# START OF Available records

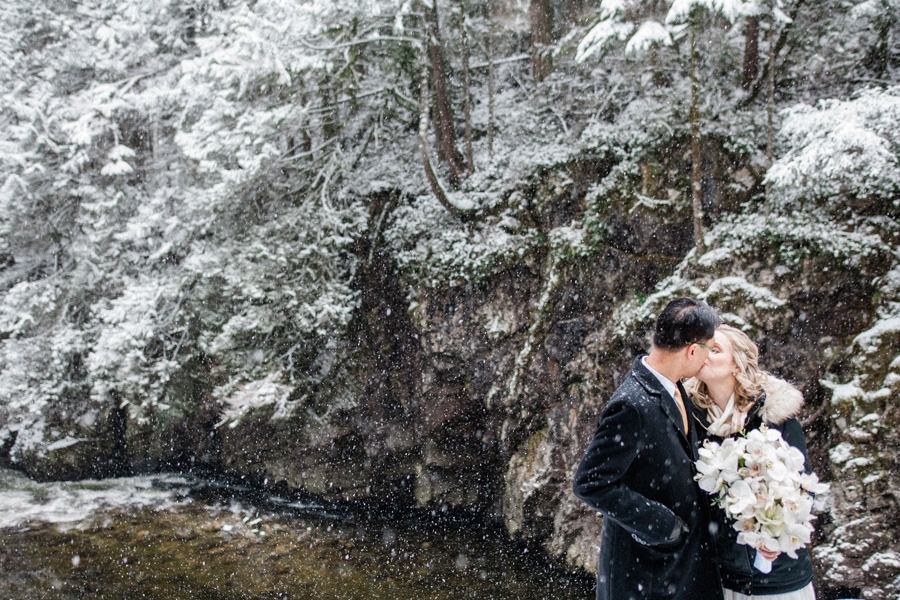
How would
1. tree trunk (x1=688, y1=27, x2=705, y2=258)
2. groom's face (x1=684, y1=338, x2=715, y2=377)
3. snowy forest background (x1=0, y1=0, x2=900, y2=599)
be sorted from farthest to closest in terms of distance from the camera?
tree trunk (x1=688, y1=27, x2=705, y2=258) < snowy forest background (x1=0, y1=0, x2=900, y2=599) < groom's face (x1=684, y1=338, x2=715, y2=377)

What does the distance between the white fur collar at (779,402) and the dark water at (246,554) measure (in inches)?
192

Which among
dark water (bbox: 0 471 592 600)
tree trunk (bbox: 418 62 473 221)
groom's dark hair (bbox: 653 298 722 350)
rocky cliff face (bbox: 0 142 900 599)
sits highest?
tree trunk (bbox: 418 62 473 221)

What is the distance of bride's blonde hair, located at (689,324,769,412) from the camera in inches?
102

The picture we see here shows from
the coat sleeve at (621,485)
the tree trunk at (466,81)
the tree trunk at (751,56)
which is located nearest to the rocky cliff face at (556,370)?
→ the tree trunk at (466,81)

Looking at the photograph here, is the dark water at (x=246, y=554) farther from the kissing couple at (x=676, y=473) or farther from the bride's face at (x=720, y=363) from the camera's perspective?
the bride's face at (x=720, y=363)

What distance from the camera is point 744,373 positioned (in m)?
2.62

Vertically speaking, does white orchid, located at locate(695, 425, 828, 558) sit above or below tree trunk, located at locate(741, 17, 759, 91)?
below

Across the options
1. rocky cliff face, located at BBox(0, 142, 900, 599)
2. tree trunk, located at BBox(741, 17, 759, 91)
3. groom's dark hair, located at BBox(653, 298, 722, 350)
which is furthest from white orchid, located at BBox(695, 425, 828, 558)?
tree trunk, located at BBox(741, 17, 759, 91)

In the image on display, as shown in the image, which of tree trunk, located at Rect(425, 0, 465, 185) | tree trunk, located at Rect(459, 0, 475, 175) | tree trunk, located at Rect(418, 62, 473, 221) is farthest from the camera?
tree trunk, located at Rect(425, 0, 465, 185)

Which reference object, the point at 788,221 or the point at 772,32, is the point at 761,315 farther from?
the point at 772,32

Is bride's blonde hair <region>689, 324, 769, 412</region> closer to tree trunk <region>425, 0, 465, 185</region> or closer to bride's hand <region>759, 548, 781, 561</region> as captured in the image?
bride's hand <region>759, 548, 781, 561</region>

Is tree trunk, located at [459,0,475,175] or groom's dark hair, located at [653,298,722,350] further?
tree trunk, located at [459,0,475,175]

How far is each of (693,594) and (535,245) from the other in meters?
6.23

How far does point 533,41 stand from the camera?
32.9 ft
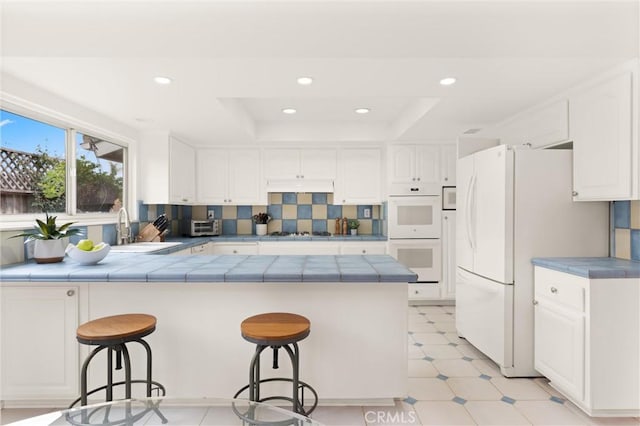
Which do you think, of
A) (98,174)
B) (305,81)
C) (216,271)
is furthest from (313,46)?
(98,174)

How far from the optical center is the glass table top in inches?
46.9

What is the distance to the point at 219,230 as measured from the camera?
492cm

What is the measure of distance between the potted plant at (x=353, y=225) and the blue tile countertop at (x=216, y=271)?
2.41 metres

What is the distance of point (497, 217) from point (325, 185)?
2.45 m

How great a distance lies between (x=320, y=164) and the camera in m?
4.60

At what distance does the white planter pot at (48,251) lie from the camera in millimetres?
2305

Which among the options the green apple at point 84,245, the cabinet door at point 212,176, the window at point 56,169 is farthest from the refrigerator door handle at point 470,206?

# END OF Available records

** Work to complete **
Rewrite everything from the line containing "At what distance" down to the end of the records as a numbered list, leaving out any blank lines.

** Reply to the task **
1. At what distance does the white planter pot at (48,251) lie from the camera in millimetres?
2. 2305
3. Which among the options the green apple at point 84,245, the cabinet door at point 212,176, the window at point 56,169 is farthest from the refrigerator door handle at point 470,206?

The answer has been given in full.